Poor Madeline. The whole congregation at St. Jude is praying for you.

posted by: mamabear27 at 1:37 p.m.

Hey all, for up-to-the-minute info, go to www.FindMadeline.tumblr.com. It looks like they just got the site up and running.

posted by: weinberger33 at 2:25 p.m.

see additional 161 comments.

JULY 20

Nick

My new job starts on Monday, bright and early.

Mom’s still sleeping when I leave the house at seven. Dara, too. In the two days since I’ve been home, Dara’s done a near-perfect job of avoiding me. I have no idea what she does up in her room all day—sleeps, most likely, and of course Mom never bugs her about it; Dara’s off-limits since the accident, as if she’s a glass figurine that might break if we handle it—and every morning I see broken rosebuds in the garden, evidence that she’s been shimmying up and down the trellis again.

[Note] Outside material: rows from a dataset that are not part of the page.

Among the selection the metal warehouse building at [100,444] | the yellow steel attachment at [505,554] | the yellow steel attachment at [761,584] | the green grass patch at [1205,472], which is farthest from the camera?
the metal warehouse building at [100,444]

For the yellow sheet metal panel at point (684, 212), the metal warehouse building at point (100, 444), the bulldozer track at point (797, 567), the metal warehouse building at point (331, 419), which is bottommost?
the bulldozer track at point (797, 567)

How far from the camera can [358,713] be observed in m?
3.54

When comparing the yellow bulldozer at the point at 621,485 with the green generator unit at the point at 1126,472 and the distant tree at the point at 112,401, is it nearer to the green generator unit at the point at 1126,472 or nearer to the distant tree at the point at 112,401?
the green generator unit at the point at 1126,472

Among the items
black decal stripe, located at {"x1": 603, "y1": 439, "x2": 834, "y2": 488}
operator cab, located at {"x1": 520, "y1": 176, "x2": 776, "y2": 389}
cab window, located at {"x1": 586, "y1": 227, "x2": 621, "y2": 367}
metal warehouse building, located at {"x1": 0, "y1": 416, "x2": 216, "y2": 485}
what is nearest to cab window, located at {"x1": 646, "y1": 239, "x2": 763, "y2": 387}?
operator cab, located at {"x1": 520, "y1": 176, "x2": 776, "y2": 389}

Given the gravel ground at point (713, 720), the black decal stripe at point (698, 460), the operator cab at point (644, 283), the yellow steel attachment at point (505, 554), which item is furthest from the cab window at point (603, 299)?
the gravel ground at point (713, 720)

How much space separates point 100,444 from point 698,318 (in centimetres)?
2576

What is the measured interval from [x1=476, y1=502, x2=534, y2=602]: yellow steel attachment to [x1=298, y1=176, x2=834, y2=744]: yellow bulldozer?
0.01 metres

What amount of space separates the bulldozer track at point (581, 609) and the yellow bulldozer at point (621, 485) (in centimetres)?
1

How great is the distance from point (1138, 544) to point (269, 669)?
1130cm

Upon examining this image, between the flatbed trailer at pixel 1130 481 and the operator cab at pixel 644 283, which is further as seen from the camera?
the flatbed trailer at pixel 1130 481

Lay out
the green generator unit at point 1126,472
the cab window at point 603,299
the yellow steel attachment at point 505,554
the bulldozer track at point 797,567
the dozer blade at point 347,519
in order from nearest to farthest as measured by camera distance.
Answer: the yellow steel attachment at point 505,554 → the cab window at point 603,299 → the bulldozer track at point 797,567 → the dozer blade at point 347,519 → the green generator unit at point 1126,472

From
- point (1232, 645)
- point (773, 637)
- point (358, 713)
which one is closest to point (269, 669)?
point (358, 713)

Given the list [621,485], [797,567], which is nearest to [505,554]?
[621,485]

I know her only by the trace evidence: iPod left blaring through the speakers in her room, footsteps overhead, the things she leaves behind. Toothpaste crusted on our shared bathroom sink, because she always uses too much and never bothers to put the cap on. A bag of chips, half-eaten, discarded on the kitchen table. Thick wedge heels lying on the stairs; the faint smell of pot that filters down from the attic at night. This way I form an impression of her, of her life, of what she’s doing, the way we used to rush downstairs on Christmas morning and know Santa Claus had come because the cookies we’d left had been eaten and the milk consumed. Or the way an anthropologist does, constructing whole civilizations out of the scraps of pottery they left behind.